Turbines in my mind. The words I should have said, but those for which my lips would not part. I have felt these gates before, but they are years removed.
Now multiple variations of these words dance in my mind. And I wonder if your day will be as plagued as mine—your mind taking pit stops to guess what happened, for I know my distance was without logic.
But baby, I feel involuntarily closed. When I saw you at the gym, the feeling was unrealized. I left high with emotion and attraction, my body and my mind roused with the memory of your magnetism. But your surprise arrival as I stood stark in the shower revealed a shyness, a lost comfort.
We did speak as always. Intimately. We played. We laughed. It was the first time I had seen you in five days. Five days that were devoid of communication—I was left instead consumed by the waves of you penetrating my thoughts, missing you, imagined conversations, retellings to never be told of the daily happenings and the mishaps that are my unconventional life.

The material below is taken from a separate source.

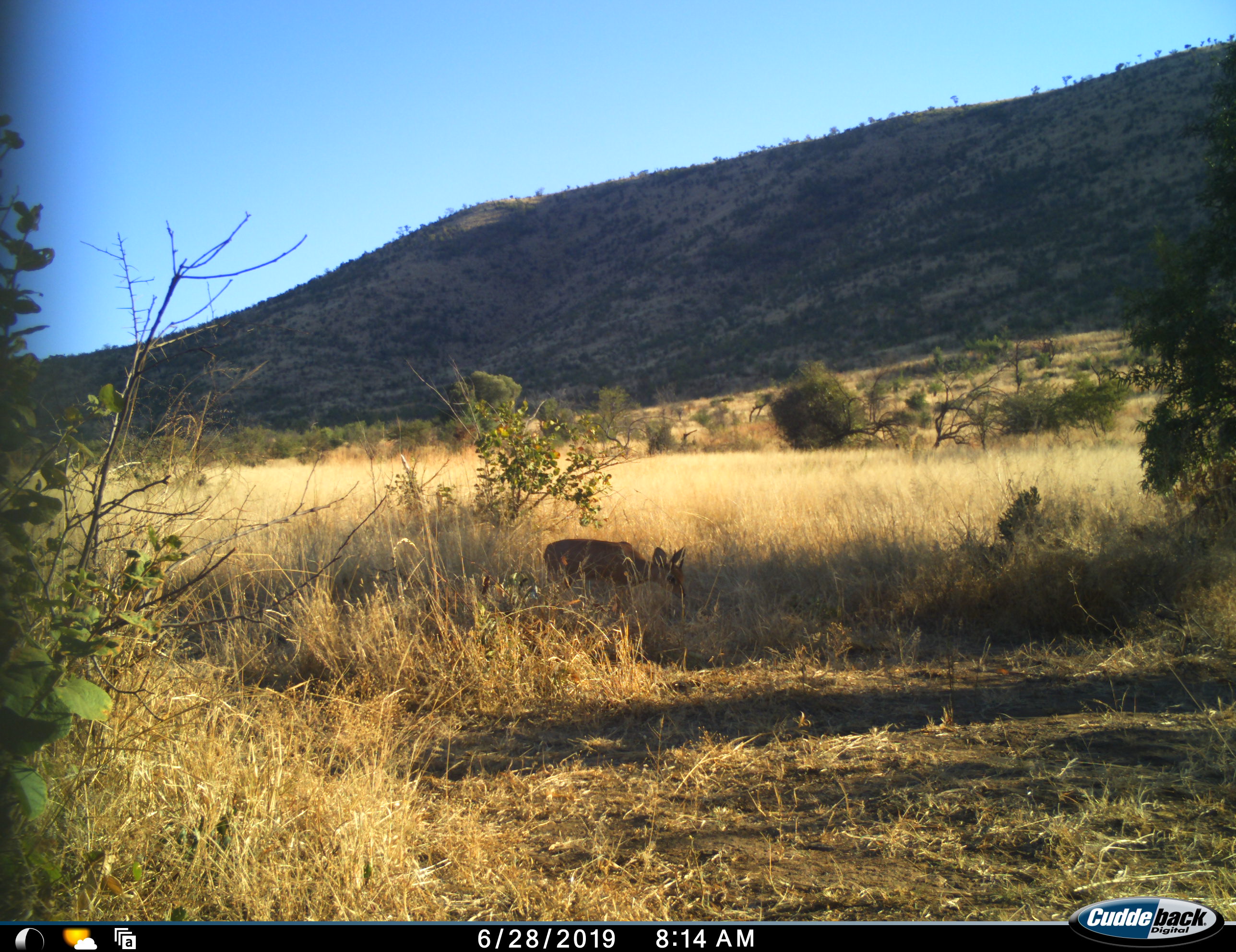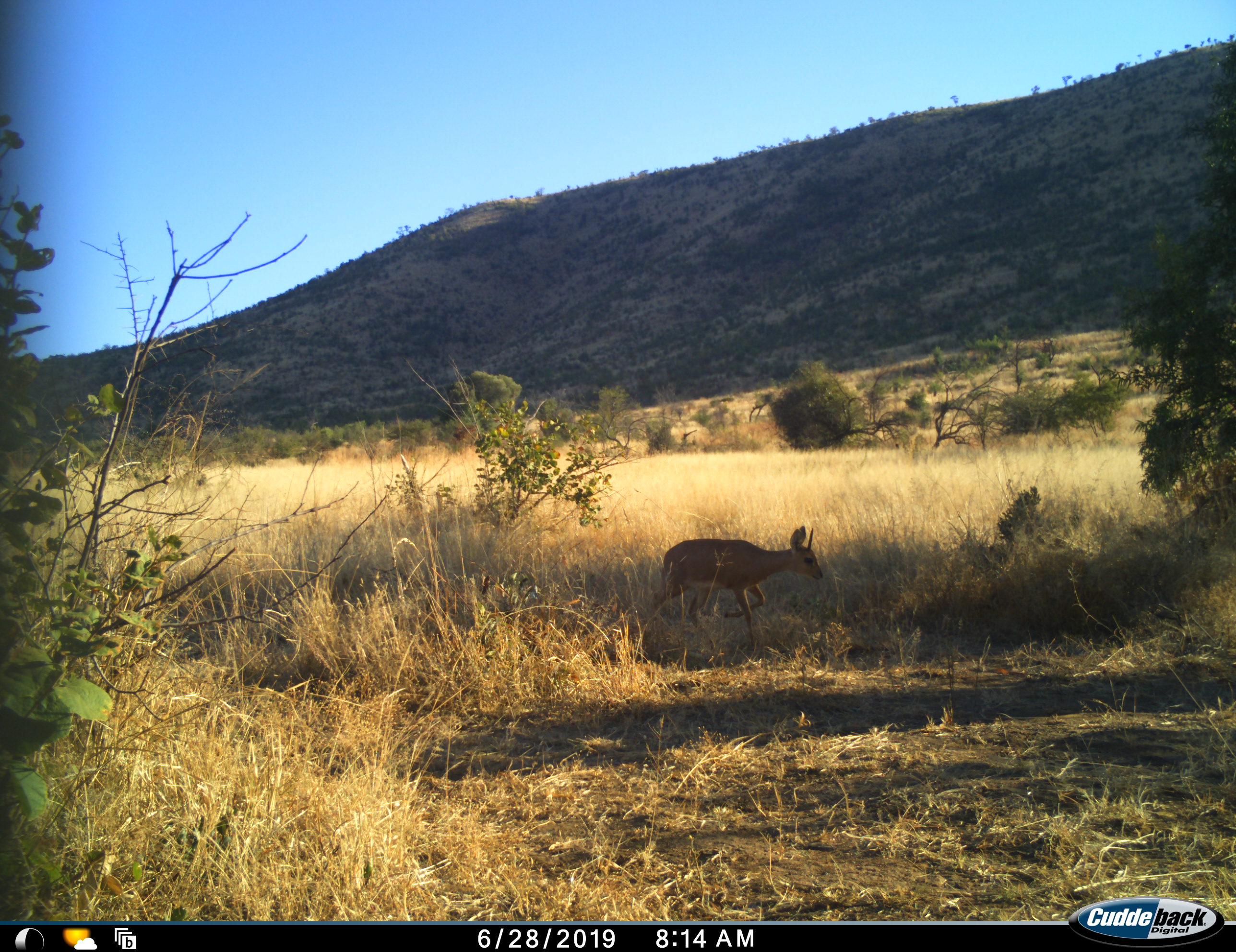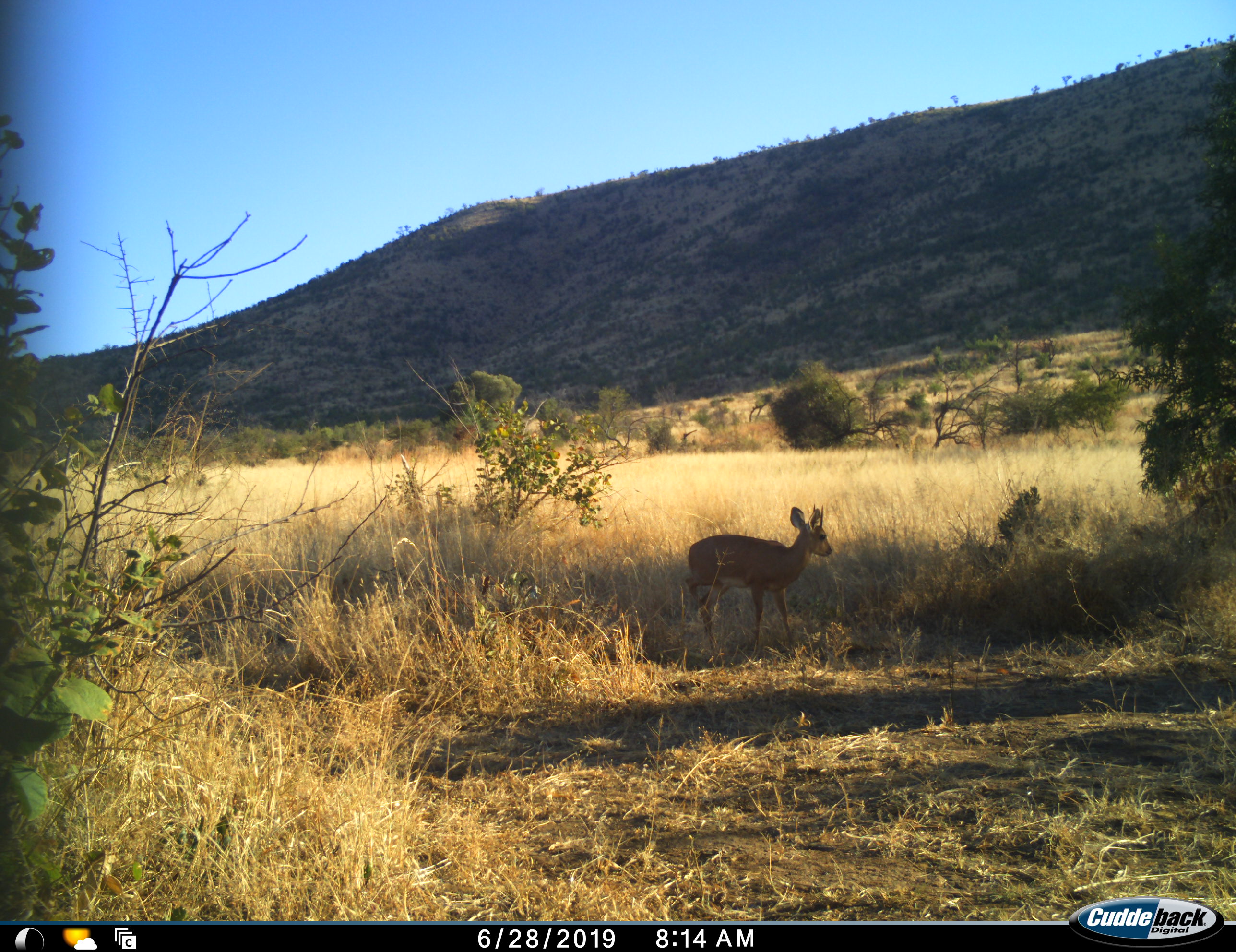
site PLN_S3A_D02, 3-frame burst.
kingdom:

Every ounce of me is not trying to punish you or play games. I loathe these gates of mine. I loathe them for I know they are without reason. Although, I feel that I don’t trust you. But those words, too easy to misconstrue. I don’t imagine another woman or ulterior motives. What I don’t trust is us—your feelings regarding us. Am I still being tested? When can I sigh, receive my grade?
I am unzipped. Vulnerable. And raw.
My body in charge. For it cannot pretend. My explanation poor. “I am not feeling physical.” It was beyond my control. My body and my mind no longer one. I know that you care. But my subconscious demands more and my body protects. Needing reassurance, security. I hold on to the infrequent expressions you have gifted me. Your penned name and on date on my wrist as you joked that I am yours. Your retelling of “the girl I am seeing.” Of the investors and your best friend substituting your nickname for me in conversations. I attempt to fill my thoughts with your actions, actions that should provide me with the knowledge that you and I are indeed a us.
My body argues. And I am sorry, cognizant for I truly must be a saboteur. I think of my lips and my desire to speak, to explain. Of my inability. Wishing I knew our unit was secured. Realizing that your love language may be actions, but that I may be one who requires words. And I am at a loss.
With lips that only part releasing an empty breath.